■ **Selected excerpt**:
I shared a room with another farmworker, a man called Cephus. No air-conditioning, two lumpy mattresses on the floor, and no screens on the windows. Nighttime temperatures hovered in the upper 80’s and mosquitoes the size of hummingbirds feasted on our blood until they could drink no more. Then they sent in the next shift of diners.

Breakfast was at 4 a.m. Eggs from resident hens, fresh sausage and smoked country ham made from a pig that used to root and oink somewhere on the farm, tomatoes and fried potatoes (both raised in the garden tended by the farmer’s wife), and homemade buttermilk biscuits and strawberry jam. Milk was freshly squeezed from either Myrtle or Maggie, the two cows who donated our liquid breakfast refreshment each morning. Coffee was for the farmer, his wife, and their kids (the farmer’s kids did not work the fields, but they were required to do other work—feed livestock, weed the gardens, etc.). Field hands ate outside, standing up, at long planks stacked on the ends of metal barrels. I was a field hand.

■ **Stored records**:
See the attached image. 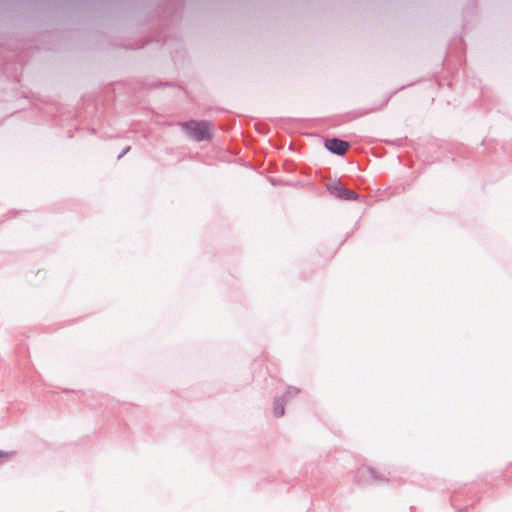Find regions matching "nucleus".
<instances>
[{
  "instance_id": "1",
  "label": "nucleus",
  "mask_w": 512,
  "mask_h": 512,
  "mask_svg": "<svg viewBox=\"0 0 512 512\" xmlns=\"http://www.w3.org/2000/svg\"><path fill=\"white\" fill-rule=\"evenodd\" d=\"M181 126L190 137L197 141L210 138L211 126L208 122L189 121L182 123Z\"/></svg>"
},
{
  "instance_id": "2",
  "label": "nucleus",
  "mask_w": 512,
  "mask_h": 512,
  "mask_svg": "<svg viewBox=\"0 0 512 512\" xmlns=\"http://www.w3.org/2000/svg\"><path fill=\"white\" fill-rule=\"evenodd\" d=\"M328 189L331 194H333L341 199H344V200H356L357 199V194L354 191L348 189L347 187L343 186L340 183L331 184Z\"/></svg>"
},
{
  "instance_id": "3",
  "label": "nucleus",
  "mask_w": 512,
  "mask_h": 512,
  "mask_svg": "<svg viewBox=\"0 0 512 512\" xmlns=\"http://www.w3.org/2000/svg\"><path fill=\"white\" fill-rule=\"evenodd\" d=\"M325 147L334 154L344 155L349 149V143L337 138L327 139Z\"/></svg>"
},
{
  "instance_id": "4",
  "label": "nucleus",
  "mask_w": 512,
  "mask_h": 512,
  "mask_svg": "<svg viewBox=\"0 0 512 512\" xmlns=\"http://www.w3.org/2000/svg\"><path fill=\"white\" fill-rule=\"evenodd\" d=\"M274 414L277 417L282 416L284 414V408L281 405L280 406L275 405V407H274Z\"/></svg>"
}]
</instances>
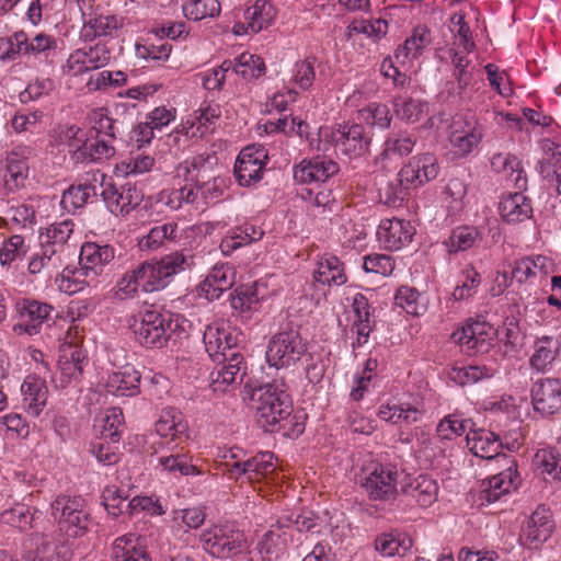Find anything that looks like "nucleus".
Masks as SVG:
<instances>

■ **Goals**:
a. Please list every food, not counting drinks, that the passage about farm work names as part of breakfast.
b. Pick up the passage about farm work after its last sentence and carry it on.

■ **Answers to the tasks**:
a. Eggs, fresh sausage, smoked country ham, tomatoes, fried potatoes, homemade buttermilk biscuits, strawberry jam

b.
My pay was $3 per day. $18 per week. We were also given one ice cold Pepsi at 3 p.m. each day. I’ve been a Coke drinker since. No Pepsi for me, please.

Work was not allowed on Sunday. Time off for illness was also not allowed.

Picking cotton wasn’t as brutal, but we were paid by the sack/pound picked, not by the day. I quickly learned that it takes a whole lot of cotton to equal $3. Besides, the sharp edges of the cotton bolls were forever sticking into our fingers and kept our hands extremely sore until we developed thick callouses…another reason to choose pulling tobacco over picking cotton.

I hated every single minute of it, but I did it because the money was needed and there was a lesson that needed learning.

We were hard workers.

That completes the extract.